**Task requirements**
Everything in the listing below has to be repeated exactly, except the pictures.
● ● ●
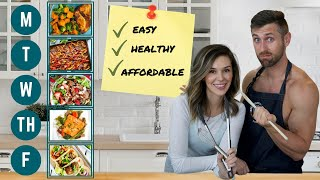 Couple's Weekly Meal Plan: Hea…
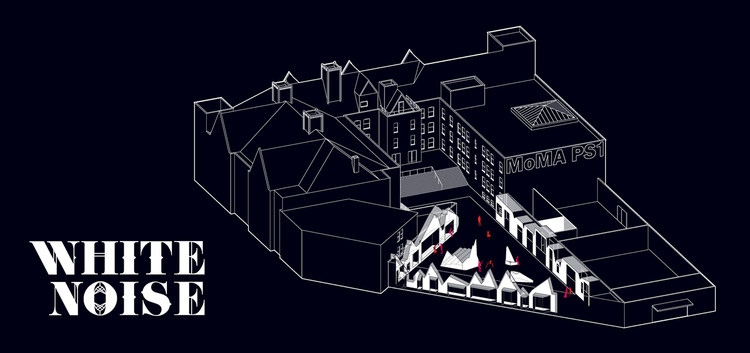 'White Noise' YAP MoMA PS1 Proposal / French 2D, Courtesy of French 2Design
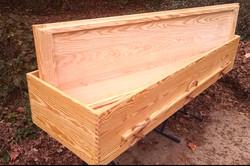 Southern Yellow Pine casket
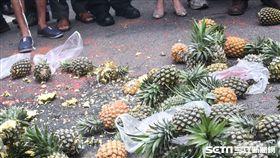 南部五縣市農民北上行政院抗議鳳梨價格崩跌。 (圖/記者林敬旻攝)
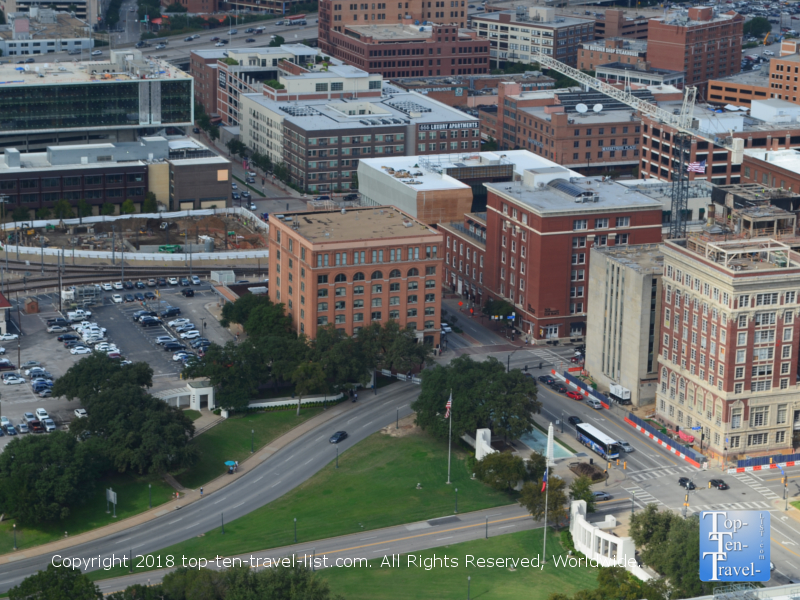 View of Dealey Plaza from the Reunion Tower in Dallas, Texas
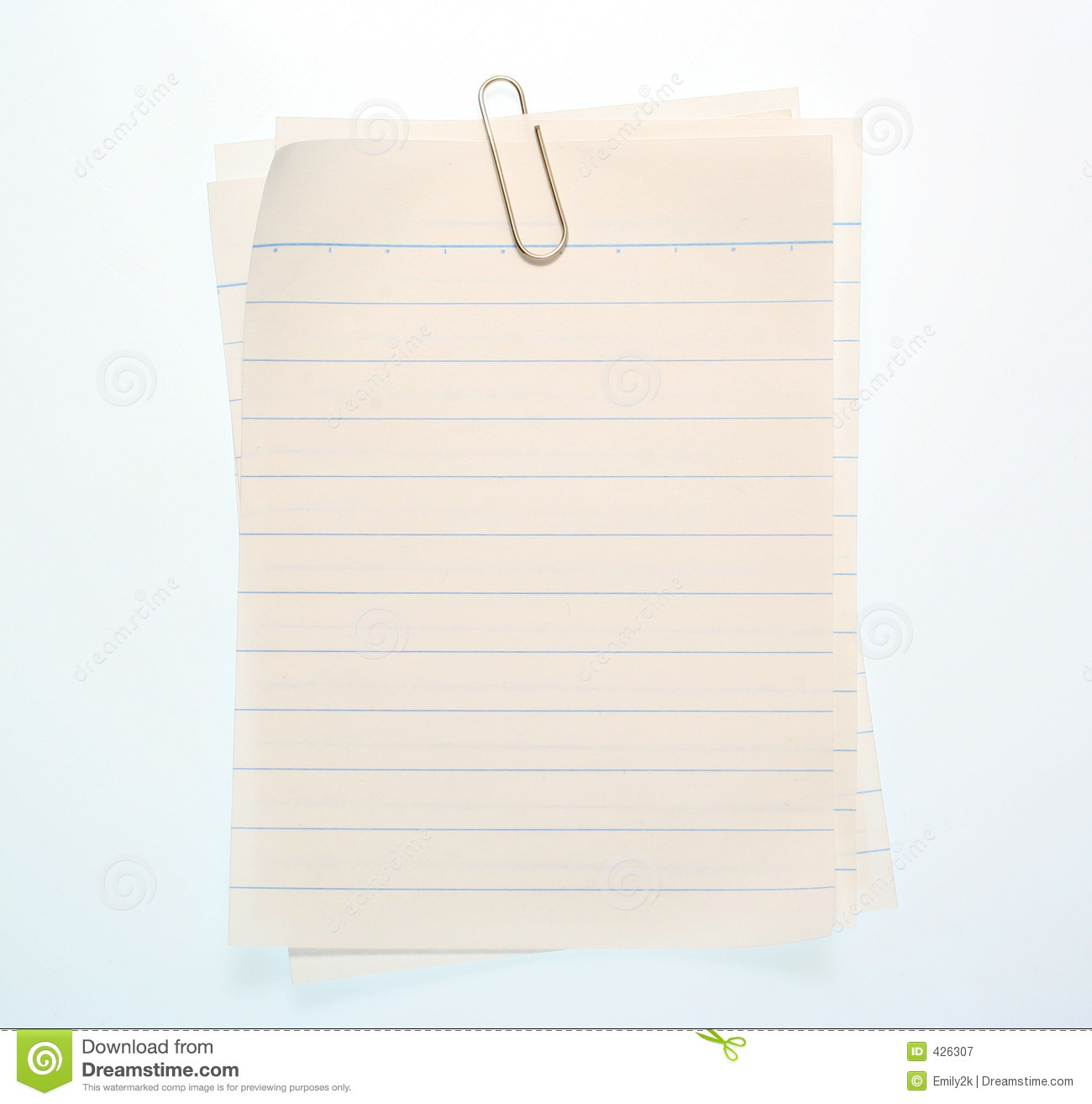Royalty Free Stock Photography: Lined Notebook Paper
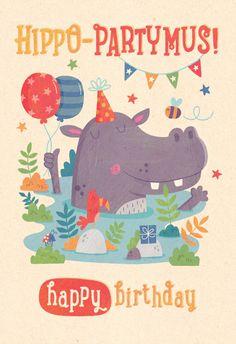 Hippo PARTY-Mus - Happy Birthday Card  #greetingcards #printable #diy #birthday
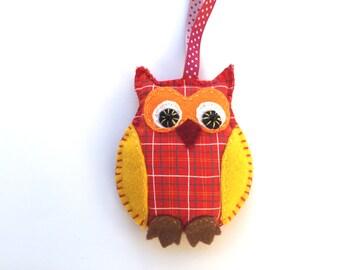 Owl Ornament, Owl Felt, Colourful Felt Owl Ornament, Christmas Ornament, Home decor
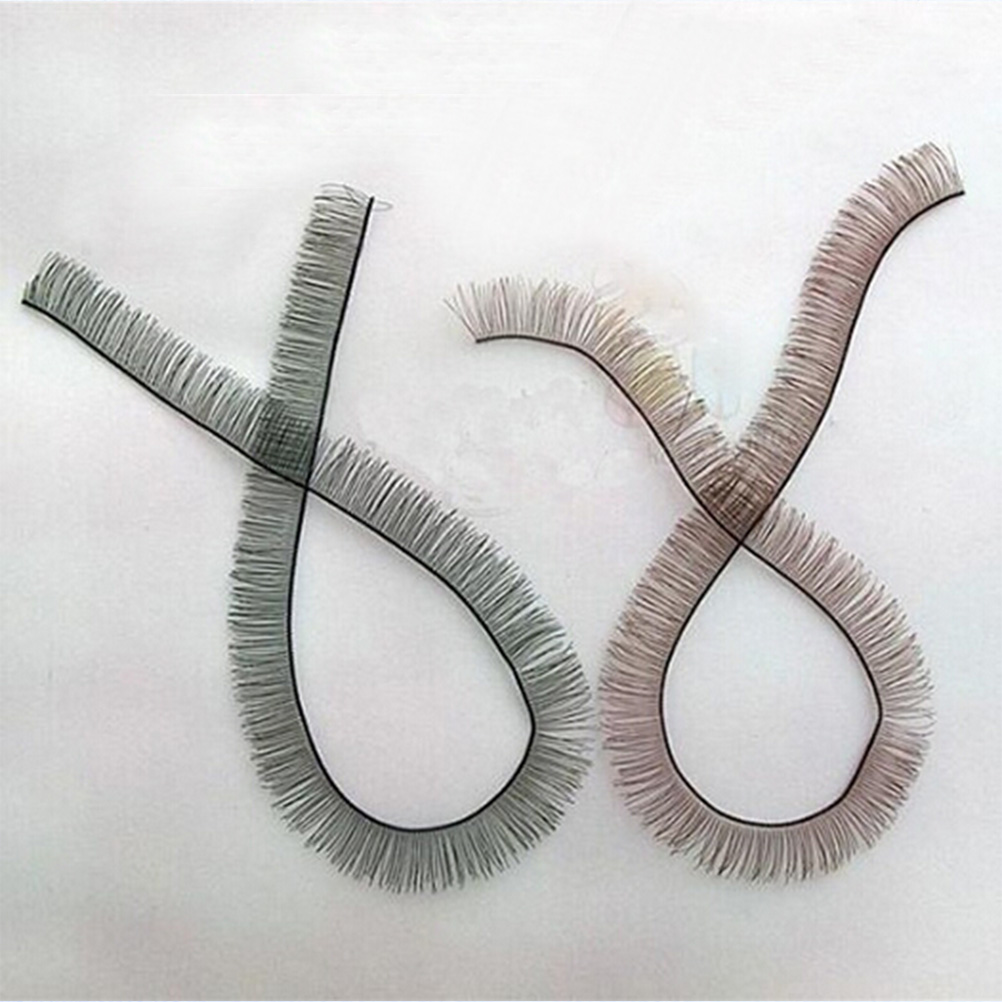 For 1/3 <font><b>1/4</b></font> For <font><b>BJD</b></font> Doll Doll Accessory 20cm Length*8mm Width Eyelashes Make Up <font><b>Eye</b></font> Line Strips Baby Dolls Accessories image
● ● ●
**Result below**
 Couple's Weekly Meal Plan: Hea…
 'White Noise' YAP MoMA PS1 Proposal / French 2D, Courtesy of French 2Design
 Southern Yellow Pine casket
 南部五縣市農民北上行政院抗議鳳梨價格崩跌。 (圖/記者林敬旻攝)
 View of Dealey Plaza from the Reunion Tower in Dallas, Texas
Royalty Free Stock Photography: Lined Notebook Paper
 Hippo PARTY-Mus - Happy Birthday Card  #greetingcards #printable #diy #birthday
 Owl Ornament, Owl Felt, Colourful Felt Owl Ornament, Christmas Ornament, Home decor
 For 1/3 <font><b>1/4</b></font> For <font><b>BJD</b></font> Doll Doll Accessory 20cm Length*8mm Width Eyelashes Make Up <font><b>Eye</b></font> Line Strips Baby Dolls Accessories image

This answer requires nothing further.